Miércoles, 9 de Enero de 2008

Protestas, ataques y amenazas marcan en Gaza la llegada de Bush a Israel

EFE ·09/01/2008 - 08:23h

EFE - Jóvenes manifestantes israelíes de derecha disfrazados de palestinos participan hoy en una protesta contra la visita de George W. Bush a Israel y a los territorios palestinos.

Las protestas, los ataques y las amenazas marcaron hoy en Gaza el inicio de la primera visita a Israel de George W.Bush como presidente de Estados Unidos.

Mientras Bush recibía elogios y halagos en Jerusalén, su presencia en la región era acogida en Gaza con manifestaciones, enfrentamientos y llamamientos para asesinarlo.

Un grupo palestino autodenominado "Ejército de la Nación Islámica" exhortó en una rueda de prensa en Jan Yunes, al sur de la franja, a asesinar "al criminal Bush, jefe de los infieles".

En la comparecencia, un hombre encapuchado que ejerció de portavoz de esa organización, hasta ahora desconocida, y que vestía un atuendo militar afirmó que "la visita de Bush a Palestina no traerá nada bueno a los musulmanes ni a los palestinos".

Precisó que el "Ejército de la Nación Islamica" es un grupo independiente sin vinculación con otras organizaciones, aunque definió a sus integrantes como musulmanes suníes y "hermanos" de la red terrorista Al-Qaeda y del grupo Fatah al-Islam en El Líbano.

El grupo advirtió de que "nuestros hombres están distribuidos por Cisjordania e Israel" y que "los cuerpos de nuestros suicidas son los que recibirán al presidente estadounidense".

También acusó a EEUU de encabezar, "al frente de los cruzados, una guerra contra los musulmanes, afganos, chechenos y palestinos".

El llamamiento al magnicidio se sumó a las manifestaciones de centenares de palestinos para protestar por la visita mañana de Bush a Ramala (Cisjordania) para reunirse con su colega palestino, Mahmud Abas, rival de los islamistas de Hamás, que controlan Gaza.

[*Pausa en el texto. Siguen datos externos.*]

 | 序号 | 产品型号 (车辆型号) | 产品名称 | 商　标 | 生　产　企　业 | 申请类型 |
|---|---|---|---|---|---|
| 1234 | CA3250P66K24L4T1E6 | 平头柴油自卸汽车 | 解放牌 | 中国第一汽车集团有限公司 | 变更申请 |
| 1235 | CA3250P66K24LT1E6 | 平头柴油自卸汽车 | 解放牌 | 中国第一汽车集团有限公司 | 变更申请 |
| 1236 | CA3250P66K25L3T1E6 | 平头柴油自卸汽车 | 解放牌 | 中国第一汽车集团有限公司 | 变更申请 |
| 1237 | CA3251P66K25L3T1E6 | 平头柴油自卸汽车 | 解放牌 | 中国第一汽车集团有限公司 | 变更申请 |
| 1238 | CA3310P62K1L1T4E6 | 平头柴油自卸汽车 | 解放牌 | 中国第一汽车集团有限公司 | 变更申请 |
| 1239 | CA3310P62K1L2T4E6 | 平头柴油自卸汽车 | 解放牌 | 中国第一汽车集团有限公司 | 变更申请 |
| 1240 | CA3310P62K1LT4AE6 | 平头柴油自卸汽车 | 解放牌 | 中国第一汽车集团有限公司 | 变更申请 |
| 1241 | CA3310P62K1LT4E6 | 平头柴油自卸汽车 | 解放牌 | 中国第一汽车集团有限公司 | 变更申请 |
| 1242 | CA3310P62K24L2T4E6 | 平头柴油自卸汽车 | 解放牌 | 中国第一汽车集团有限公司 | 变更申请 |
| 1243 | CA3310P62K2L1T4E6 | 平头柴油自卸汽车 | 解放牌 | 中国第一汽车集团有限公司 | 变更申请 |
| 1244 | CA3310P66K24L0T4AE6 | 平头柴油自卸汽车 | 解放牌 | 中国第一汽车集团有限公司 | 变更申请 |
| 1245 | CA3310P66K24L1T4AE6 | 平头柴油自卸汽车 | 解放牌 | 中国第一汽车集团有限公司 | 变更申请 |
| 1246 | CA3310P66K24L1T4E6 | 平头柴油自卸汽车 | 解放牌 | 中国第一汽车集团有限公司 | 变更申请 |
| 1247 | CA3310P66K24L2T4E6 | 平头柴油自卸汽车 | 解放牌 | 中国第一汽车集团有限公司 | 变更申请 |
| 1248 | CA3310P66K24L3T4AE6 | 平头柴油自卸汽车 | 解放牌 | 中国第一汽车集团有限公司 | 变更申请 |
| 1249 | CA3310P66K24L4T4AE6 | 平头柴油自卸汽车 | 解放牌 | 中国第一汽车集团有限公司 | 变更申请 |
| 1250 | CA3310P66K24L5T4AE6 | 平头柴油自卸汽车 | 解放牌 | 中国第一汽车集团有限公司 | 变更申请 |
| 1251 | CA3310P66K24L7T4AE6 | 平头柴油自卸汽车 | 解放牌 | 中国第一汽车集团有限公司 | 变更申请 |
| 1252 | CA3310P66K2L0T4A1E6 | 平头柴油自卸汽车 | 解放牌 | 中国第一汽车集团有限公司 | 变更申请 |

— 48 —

Los manifestantes, en su mayoría activistas de facciones que forman parte de la Organización para la Liberación de Palestina (OLP), salieron a la calle para exigir a EEUU que deje de ser "parcial" hacia las posturas israelíes en las negociaciones de paz que se iniciaron en la conferencia de Annapolis en noviembre.

Seguidores de la Yihad Islámica también habían expresado en la víspera su rechazo al viaje de Bush a la zona, a la que siguió hoy otra concentración de Hamás en la que los participantes marcharon hacia la sede de la representación de la ONU en Gaza.

Hamás, que controla de facto la franja desde junio, calificó a Bush de "terrorista" y en uno de los carteles se mostraba una imagen del presidente norteamericano con cuerpo de serpiente.

La primera jornada de la estancia de Bush en el Estado judío estuvo asimismo marcada por la continuación de los ataques israelíes en Gaza, que costaron la vida a tres palestinos.

Dos de los fallecidos eran civiles -uno de ellos una mujer- que recibieron el impacto de un misil disparado por un aparato de la Fuerza Aérea israelí en la localidad de Beit Hanún, donde otras seis personas resultaron heridas, según fuentes hospitalarias locales.

El Ejército israelí confirmó el incidente y precisó que el blanco del ataque era un grupo de milicianos que acababa de disparar varios cohetes contra Israel.

Testigos relataron que vieron un avión israelí que sobrevolaba la zona disparar dos misiles contra un grupo de milicianos que lograron escapar al ataque, pero uno de los proyectiles impactó directamente contra una vivienda de Beit Hanún.

Por la mañana un miliciano de la Yihad Islámica murió y otros cinco resultaron heridos por el disparo de un cohete de fuerzas israelíes terrestres también en el norte de Gaza.

En un mensaje enviado por correo electrónico a la prensa, la Yihad dijo haber disparado ocho cohetes contra Israel "en protesta por la visita de Bush, y decirle que no es bienvenido en Palestina".